Professional society guidance, including the joint American College of Cardiology and American Heart Association guidelines on thoracic aortic disease, sets out a structured approach to risk-stratifying patients for acute aortic syndromes. The framework emphasizes a careful history (abrupt, severe, ripping or tearing pain), physical examination (pulse and pressure asymmetry, focal neurologic findings, new aortic insufficiency murmur), and a low threshold for advanced imaging in patients whose presentation cannot otherwise be explained.

Whether the standard of care was met in a specific case turns on what the clinician knew, when, what was done with that information, and whether the workup reflected the differential diagnosis a reasonable physician would consider.

07 · Litigation

Litigation Challenges in Vascular Negligence Cases

These are not simple cases. They require qualified experts in emergency medicine, cardiology or cardiothoracic surgery, and frequently radiology and critical care. Causation is contested: the defense will argue that the dissection was unsurvivable regardless of when it was identified, and the plaintiff must establish, through qualified opinion, that timely recognition would more likely than not have changed the outcome.

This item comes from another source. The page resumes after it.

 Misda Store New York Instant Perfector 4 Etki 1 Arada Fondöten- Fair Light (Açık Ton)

The record review is intensive. Triage notes, nursing flow sheets, physician documentation, vital-sign trends, imaging studies and the radiologist's draft and final reports, communications between providers, and the entire sequence of the stay must be reconstructed with precision. Small entries, such as a single pressure reading or a single note about the character of pain, can carry significant weight.

Maryland malpractice procedure adds its own demands, including the certificate of qualified expert and the structured discovery the rules require. These matters are not pursued on speculation. They are pursued on the record.

08 · Investment

Why These Cases Require Significant Medical Review

A serious dissection case takes months of preparation before any meaningful position can be advanced. The medical records often run to thousands of pages. Imaging must be obtained, preserved, and shown to the right experts. Hospital policies and triage protocols are relevant. The chronology must be exact.

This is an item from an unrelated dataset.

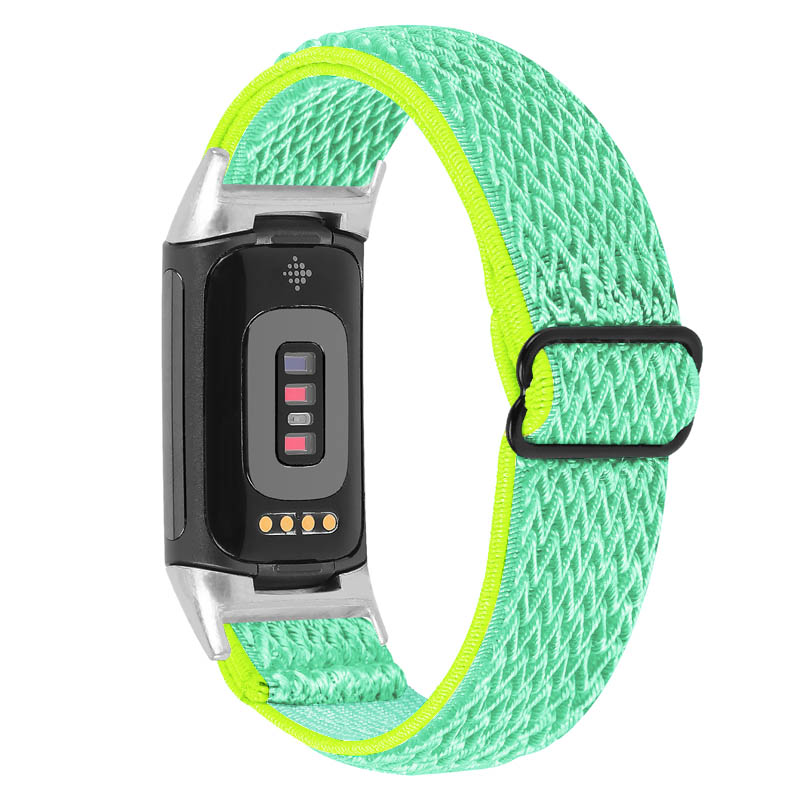 Fitbit charge discount 4 green band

The practice does not accept these matters lightly. Mr. Russo evaluates each potential dissection case for medical merit, evidentiary support, and the resources required to litigate it to a meaningful resolution. Selective intake is what makes the depth of preparation possible.

09 · Jurisdiction

Maryland Medical Malpractice Considerations

Medical malpractice claims in Maryland are governed by the Health Care Malpractice Claims Act and proceed initially through the Health Care Alternative Dispute Resolution Office before they may be filed in circuit court. A certificate of a qualified expert and an accompanying report are required. Strict deadlines apply, and the discovery rule that governs when a claim accrues is fact-intensive in vascular cases where the consequences may have evolved over time.

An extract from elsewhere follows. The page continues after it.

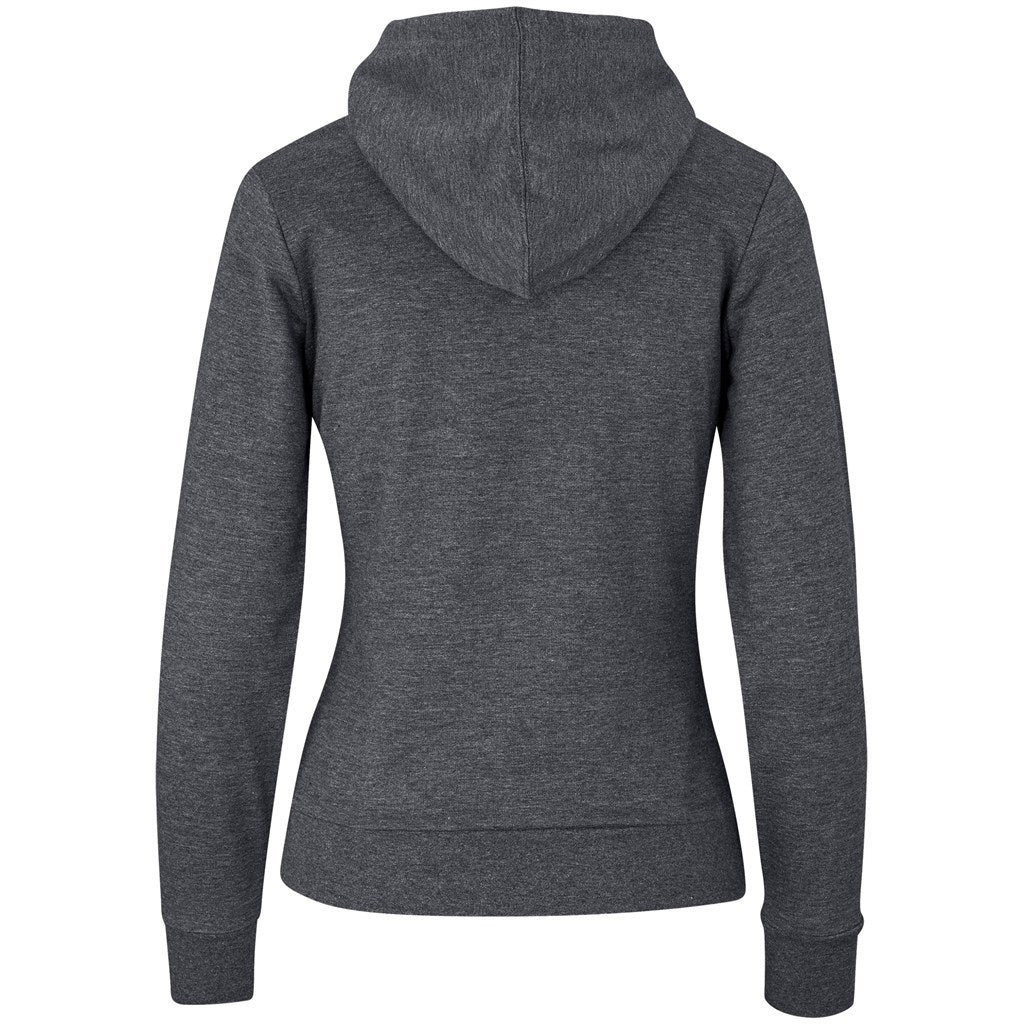 Ladies Omega Hooded Sweater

Cases on the Eastern Shore most often proceed in the Circuit Courts for Wicomico, Worcester, Talbot, Queen Anne's, and Dorchester Counties. Matters with venue in the District of Columbia follow different procedural rules and are handled accordingly.

10 · Practical Guidance

When Families Begin Investigating Potential Negligence

Families are usually not in a position to evaluate medical causation on their own. What they can do is preserve the record. Request complete medical records from every facility involved, including imaging on disc rather than reports alone. Write down the sequence of events while memory is fresh. Note the names of providers and the times of significant decisions if those details are available.

From there, a confidential conversation with counsel experienced in vascular malpractice can determine whether the facts warrant the expert review a serious case requires. The practice undertakes that conversation without obligation.

A Note on This Briefing

This page is an editorial briefing for patients, families, and referring attorneys. It is not medical advice and it is not legal advice for any specific situation. Every case turns on its own facts, the applicable standard of care, and the available evidence.